── Brano di lettura

A differenza dagli altri personaggi, egli è sensibile, misurato nei modi, premuroso quanto può. Sul suo viso, i segni del dolore si fanno via via sempre più evidenti, ma nessuno dei suoi familiare sa o vuole coglierli, ognuno chiuso nei suoi meschini rancori familiari, nei casi migliori capace soltanto di offrirgli un'ammirazione esaltata, o un affetto cieco, incomprensivo o che non trova un modo per manifestarsi. Tanto che il ragazzo finirà per rinunciare a trasmettere il suo messaggio tragico.
Chi conosce il cinema di Xavier Dolan sa che il narcisismo è, se non il suo limite, una sua caratteristica. I suoi film sono dominati da un personaggio centrale, spesso interpretato dallo stesso autore, le cui emozioni, i cui sentimenti, sono fatti rivivere allo spettatore; attorniato da personaggi tutti, o quasi tutti, ridotti a maschere, a clichés, a caricature deprivate di umanità.
È una struttura che in questo È solo la fine del mondo è esasperata, e dunque più evidente.

────

*Obiettivo A*:
Secondo il brano sul cinema di Xavier Dolan, a che cosa sono ridotti i personaggi che attorniano la figura centrale? Elencali tutti.
*Obiettivo B*:
Scrivi il seguito del brano sul cinema di Xavier Dolan, a partire dalla sua ultima frase.

── Estratto dati

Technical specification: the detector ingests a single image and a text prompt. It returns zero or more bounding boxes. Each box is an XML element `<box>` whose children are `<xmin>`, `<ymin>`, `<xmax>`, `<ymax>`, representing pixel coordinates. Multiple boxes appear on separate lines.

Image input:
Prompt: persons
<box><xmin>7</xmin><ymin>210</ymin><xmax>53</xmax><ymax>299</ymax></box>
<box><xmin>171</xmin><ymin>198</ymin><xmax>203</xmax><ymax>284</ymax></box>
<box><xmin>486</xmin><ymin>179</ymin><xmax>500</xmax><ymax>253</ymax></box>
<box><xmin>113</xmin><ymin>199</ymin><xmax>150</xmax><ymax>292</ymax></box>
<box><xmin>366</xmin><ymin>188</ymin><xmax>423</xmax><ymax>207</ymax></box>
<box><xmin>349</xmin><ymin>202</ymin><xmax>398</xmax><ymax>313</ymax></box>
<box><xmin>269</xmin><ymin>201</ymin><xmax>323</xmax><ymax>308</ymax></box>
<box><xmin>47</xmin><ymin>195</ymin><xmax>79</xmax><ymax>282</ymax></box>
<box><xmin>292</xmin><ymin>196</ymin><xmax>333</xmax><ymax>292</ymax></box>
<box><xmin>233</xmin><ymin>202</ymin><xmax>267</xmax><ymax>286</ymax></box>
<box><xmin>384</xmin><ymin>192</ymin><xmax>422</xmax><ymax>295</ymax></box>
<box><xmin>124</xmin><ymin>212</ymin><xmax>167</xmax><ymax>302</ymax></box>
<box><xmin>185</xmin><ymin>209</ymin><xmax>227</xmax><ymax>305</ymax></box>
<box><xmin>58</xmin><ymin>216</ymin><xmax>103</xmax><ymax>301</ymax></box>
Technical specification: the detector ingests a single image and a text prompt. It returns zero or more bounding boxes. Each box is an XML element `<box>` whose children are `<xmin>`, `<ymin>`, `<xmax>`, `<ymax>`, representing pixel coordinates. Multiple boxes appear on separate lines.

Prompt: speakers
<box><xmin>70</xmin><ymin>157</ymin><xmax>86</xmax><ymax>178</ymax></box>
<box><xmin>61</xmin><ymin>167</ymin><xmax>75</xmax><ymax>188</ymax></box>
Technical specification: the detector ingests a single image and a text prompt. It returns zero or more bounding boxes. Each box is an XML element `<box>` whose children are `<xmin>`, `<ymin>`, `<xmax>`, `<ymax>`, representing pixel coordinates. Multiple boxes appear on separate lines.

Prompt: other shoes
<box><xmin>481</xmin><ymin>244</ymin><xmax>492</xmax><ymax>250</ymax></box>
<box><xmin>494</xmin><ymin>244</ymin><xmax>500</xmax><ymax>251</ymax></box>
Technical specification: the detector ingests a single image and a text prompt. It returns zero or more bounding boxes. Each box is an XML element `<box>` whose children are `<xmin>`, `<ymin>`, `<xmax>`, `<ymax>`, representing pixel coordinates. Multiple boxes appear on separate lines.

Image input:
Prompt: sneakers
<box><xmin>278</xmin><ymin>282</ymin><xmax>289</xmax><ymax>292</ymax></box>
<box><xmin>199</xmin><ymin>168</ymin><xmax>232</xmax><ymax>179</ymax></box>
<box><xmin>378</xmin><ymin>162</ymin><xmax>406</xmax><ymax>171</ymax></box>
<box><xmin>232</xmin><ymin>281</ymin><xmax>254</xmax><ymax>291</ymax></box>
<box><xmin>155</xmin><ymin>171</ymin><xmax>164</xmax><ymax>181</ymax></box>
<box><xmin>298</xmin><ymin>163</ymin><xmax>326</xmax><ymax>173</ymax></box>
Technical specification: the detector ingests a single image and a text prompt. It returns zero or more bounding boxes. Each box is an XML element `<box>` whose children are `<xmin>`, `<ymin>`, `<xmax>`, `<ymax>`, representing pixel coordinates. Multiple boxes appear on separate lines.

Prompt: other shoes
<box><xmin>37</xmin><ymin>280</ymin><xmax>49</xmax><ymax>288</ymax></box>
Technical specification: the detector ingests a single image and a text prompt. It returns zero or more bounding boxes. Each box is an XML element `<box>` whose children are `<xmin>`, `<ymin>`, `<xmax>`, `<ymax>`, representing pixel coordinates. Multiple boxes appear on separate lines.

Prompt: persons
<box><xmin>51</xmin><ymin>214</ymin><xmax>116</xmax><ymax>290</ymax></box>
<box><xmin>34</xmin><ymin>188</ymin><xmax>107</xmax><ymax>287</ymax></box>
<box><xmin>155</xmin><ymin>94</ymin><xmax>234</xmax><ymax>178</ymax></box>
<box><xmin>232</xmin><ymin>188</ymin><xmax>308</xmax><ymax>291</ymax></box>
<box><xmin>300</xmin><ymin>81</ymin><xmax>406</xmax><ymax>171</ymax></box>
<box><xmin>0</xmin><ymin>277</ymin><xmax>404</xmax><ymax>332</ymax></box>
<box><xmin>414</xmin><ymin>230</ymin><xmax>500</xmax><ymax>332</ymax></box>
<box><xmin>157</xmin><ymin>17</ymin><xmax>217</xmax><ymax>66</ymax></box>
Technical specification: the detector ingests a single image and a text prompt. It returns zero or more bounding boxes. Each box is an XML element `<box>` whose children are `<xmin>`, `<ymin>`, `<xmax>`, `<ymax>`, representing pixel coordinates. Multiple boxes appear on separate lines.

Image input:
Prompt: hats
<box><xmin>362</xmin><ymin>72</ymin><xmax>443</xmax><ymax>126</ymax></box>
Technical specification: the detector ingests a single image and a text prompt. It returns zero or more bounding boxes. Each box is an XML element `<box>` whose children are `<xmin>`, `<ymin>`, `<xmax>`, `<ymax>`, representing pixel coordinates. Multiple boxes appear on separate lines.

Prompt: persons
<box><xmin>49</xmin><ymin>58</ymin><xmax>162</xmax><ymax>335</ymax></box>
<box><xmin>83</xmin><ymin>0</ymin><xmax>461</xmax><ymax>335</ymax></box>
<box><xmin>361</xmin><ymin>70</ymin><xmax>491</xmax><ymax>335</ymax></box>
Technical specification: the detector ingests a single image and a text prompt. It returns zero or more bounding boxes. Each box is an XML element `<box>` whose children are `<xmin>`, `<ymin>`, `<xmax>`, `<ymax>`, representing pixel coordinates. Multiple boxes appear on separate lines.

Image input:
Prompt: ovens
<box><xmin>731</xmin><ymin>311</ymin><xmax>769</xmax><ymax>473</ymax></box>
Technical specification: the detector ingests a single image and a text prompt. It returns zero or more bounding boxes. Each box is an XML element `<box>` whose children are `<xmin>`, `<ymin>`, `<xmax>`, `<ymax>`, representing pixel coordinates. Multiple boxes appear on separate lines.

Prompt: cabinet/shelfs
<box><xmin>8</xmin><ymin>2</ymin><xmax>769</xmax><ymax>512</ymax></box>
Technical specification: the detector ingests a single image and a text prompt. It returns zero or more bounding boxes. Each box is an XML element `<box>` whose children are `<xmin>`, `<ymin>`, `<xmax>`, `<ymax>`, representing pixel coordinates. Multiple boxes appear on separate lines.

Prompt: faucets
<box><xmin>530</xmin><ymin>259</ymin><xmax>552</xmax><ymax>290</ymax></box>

────

*Risposta finale A*:
maschere, clichés, caricature deprivate di umanità

*Risposta finale B*:
Il giovane morituro, la cui figura è segnata dai connotati della diversità, della solitudine e del dolore, ha un'aura nobile, da eroe romantico, che lo innalza tanto al di sopra dalla chiassosa congrega dei familiari, i quali, a ben guardare, sono trattati dall'autore con la stessa assoluta, aprioristica incomprensione che attribuisce loro nei confronti del protagonista.
Dovremmo concludere allora che il film di Dolan è povero di verità umana?
Forse sì. Eppure lo struggimento di chi in prossimità della morte cerca un conforto nelle persone che più dovrebbero essergli vicine – la madre, prima fra tutti – e non lo trova, si esprime nel film in momenti di eccezionale forza emotiva.
Gianfranco Cercone
(Trascrizione della puntata di “Cinema e cinema”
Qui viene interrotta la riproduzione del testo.